• **TASK TO CARRY OUT**:
The lines to be set down run from the line containing "How far is point 16,13" through the final line of the data below; print them exactly and print nothing else.

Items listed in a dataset
□ □ □

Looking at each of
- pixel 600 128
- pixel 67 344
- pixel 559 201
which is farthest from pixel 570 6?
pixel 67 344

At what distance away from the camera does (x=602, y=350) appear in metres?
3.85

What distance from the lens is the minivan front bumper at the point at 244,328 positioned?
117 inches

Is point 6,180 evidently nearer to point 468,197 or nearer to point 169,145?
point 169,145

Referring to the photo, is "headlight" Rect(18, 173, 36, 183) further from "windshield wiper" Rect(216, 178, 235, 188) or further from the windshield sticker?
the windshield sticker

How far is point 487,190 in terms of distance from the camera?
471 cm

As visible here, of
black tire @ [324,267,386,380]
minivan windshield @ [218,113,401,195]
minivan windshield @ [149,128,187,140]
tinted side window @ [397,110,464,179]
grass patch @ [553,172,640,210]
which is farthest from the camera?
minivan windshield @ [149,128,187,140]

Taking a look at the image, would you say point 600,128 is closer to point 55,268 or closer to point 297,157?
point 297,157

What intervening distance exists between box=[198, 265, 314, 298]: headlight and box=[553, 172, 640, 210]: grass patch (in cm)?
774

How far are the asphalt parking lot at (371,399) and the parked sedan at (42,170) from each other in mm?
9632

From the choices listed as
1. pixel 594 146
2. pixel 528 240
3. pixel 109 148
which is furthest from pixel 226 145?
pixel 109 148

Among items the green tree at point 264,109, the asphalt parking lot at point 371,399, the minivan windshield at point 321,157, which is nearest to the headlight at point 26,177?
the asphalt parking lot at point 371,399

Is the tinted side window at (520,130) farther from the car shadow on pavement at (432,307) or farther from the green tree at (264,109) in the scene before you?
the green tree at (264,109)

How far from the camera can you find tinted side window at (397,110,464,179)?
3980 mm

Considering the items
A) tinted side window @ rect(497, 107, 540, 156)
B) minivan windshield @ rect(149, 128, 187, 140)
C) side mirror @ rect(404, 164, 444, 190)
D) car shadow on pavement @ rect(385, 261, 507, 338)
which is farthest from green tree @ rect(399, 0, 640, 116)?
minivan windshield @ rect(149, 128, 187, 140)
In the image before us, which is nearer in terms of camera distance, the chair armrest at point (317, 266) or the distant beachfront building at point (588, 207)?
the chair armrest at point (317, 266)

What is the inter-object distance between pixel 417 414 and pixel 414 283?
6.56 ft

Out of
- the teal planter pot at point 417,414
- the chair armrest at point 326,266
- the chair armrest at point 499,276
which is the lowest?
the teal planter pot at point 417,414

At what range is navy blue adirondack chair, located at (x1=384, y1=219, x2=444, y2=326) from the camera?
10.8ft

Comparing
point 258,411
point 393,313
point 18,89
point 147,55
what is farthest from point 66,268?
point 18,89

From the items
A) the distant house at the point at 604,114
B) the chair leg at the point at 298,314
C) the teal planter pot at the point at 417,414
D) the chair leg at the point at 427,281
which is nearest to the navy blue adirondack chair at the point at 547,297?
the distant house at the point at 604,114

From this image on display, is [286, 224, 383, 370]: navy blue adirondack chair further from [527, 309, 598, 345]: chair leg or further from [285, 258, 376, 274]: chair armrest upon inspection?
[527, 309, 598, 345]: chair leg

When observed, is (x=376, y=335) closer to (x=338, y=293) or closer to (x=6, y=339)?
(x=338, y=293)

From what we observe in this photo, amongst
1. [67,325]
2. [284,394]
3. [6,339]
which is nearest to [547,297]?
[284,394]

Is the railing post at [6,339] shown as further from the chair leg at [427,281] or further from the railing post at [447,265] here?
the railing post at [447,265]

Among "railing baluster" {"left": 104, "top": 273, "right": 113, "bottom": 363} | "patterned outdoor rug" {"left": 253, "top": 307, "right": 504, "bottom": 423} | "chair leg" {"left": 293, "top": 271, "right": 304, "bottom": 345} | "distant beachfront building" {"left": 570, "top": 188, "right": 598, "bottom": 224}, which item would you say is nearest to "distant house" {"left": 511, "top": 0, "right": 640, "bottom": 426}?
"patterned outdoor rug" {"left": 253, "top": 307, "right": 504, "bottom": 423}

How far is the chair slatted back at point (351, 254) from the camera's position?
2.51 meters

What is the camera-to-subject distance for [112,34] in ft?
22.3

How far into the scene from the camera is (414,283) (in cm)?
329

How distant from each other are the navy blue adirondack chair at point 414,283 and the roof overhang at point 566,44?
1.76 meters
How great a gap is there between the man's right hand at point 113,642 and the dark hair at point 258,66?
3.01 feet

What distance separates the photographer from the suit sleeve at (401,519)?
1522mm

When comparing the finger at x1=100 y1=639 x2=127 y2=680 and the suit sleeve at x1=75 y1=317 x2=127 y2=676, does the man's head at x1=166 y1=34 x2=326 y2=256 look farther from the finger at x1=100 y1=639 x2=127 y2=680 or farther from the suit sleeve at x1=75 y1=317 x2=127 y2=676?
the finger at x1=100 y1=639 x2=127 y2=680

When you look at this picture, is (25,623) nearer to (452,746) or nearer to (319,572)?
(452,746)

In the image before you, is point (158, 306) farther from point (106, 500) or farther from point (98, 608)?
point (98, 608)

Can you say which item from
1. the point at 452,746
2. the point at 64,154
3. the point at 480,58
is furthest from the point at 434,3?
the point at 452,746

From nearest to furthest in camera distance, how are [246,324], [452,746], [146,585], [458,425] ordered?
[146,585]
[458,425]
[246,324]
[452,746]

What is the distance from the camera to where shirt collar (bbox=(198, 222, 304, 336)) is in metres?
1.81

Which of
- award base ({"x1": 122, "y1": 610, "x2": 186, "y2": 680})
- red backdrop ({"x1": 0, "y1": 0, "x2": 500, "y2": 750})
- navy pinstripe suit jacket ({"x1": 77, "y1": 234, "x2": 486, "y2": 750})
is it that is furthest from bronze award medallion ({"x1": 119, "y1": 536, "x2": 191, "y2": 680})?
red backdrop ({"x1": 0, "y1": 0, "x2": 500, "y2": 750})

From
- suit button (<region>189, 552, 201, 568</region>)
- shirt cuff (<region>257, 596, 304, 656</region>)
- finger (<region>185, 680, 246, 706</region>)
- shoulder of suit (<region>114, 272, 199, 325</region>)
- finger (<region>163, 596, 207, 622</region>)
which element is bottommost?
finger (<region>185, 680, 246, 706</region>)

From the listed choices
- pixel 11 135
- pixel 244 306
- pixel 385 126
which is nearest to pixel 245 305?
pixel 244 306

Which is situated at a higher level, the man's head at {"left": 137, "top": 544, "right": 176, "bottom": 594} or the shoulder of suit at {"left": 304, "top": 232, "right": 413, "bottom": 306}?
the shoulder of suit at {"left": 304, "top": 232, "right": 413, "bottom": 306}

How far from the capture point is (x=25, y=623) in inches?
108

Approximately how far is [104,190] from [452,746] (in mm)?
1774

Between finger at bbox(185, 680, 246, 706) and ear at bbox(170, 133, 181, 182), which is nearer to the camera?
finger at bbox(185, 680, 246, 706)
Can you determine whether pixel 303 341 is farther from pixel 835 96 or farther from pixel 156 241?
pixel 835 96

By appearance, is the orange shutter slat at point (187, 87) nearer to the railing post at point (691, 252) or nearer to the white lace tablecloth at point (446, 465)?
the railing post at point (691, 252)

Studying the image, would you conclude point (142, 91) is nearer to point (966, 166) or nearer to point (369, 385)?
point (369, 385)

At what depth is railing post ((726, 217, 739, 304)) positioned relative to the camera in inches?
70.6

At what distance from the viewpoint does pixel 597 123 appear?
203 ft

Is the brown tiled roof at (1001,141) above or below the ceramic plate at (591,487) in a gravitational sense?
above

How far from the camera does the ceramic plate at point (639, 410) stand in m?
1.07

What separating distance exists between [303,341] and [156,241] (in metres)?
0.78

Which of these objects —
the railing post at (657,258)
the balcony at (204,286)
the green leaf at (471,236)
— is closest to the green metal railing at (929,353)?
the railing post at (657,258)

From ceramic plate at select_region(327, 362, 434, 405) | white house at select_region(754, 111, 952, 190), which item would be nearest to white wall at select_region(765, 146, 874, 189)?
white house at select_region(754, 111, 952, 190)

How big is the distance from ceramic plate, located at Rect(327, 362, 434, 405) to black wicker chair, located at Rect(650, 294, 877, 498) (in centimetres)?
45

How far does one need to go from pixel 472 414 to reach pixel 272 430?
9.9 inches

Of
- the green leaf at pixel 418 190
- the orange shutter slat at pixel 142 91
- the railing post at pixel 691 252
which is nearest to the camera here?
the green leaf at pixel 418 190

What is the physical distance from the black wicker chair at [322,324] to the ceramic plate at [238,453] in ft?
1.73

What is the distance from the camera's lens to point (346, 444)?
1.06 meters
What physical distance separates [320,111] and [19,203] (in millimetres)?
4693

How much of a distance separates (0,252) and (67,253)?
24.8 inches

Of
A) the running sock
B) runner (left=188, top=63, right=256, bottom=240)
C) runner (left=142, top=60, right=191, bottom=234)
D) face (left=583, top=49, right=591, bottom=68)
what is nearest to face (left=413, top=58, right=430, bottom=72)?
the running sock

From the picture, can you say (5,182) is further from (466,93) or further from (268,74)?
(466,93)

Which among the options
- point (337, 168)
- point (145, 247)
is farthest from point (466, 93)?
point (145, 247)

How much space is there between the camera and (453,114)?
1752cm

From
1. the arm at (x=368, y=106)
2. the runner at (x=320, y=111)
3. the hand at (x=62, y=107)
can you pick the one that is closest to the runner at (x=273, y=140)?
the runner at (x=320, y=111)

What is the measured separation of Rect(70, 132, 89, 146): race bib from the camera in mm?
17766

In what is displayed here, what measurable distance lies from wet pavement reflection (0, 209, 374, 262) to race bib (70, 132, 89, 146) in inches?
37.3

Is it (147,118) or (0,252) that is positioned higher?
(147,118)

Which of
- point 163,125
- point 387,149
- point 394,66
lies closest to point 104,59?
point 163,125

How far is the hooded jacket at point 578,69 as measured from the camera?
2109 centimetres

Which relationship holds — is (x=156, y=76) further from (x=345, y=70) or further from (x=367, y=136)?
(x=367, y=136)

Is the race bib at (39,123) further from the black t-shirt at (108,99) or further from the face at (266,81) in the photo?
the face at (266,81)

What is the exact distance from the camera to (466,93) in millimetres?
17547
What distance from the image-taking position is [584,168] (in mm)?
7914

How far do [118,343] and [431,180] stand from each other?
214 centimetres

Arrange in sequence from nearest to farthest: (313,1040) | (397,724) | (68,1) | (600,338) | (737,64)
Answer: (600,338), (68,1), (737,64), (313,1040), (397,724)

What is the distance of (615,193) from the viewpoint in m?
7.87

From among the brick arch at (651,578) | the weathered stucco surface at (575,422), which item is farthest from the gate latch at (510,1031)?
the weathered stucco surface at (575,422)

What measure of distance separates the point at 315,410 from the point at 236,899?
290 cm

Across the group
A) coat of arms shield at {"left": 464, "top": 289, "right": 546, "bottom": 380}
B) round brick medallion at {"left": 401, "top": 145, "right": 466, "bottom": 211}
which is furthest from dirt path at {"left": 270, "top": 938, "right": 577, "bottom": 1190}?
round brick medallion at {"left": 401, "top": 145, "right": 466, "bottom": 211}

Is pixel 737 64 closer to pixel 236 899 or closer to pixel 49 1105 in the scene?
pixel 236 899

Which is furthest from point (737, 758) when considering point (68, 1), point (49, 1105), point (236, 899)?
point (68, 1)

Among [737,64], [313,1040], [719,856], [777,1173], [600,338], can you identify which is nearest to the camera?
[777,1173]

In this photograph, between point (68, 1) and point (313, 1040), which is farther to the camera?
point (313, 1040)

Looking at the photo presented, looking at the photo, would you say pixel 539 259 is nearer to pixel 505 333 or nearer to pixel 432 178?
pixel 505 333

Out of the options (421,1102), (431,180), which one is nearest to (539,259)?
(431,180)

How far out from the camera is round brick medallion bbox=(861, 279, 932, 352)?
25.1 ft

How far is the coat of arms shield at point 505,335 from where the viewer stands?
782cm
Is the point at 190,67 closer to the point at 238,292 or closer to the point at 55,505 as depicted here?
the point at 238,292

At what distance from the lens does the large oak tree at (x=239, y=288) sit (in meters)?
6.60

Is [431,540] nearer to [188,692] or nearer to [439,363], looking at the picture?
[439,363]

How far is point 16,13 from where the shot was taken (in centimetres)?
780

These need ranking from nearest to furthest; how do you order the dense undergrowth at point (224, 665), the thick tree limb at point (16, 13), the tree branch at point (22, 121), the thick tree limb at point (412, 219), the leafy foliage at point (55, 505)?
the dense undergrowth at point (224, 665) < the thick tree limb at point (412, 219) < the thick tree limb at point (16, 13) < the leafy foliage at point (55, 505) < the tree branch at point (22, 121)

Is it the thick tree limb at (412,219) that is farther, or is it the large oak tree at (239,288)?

□ □ □

• **EXERCISE ANSWER**:
How far is point 16,13 from where the shot was taken (in centimetres)?
780

These need ranking from nearest to furthest; how do you order the dense undergrowth at point (224, 665), the thick tree limb at point (16, 13), the tree branch at point (22, 121), the thick tree limb at point (412, 219), the leafy foliage at point (55, 505)?
the dense undergrowth at point (224, 665) < the thick tree limb at point (412, 219) < the thick tree limb at point (16, 13) < the leafy foliage at point (55, 505) < the tree branch at point (22, 121)

Is it the thick tree limb at (412,219) that is farther, or is it the large oak tree at (239,288)?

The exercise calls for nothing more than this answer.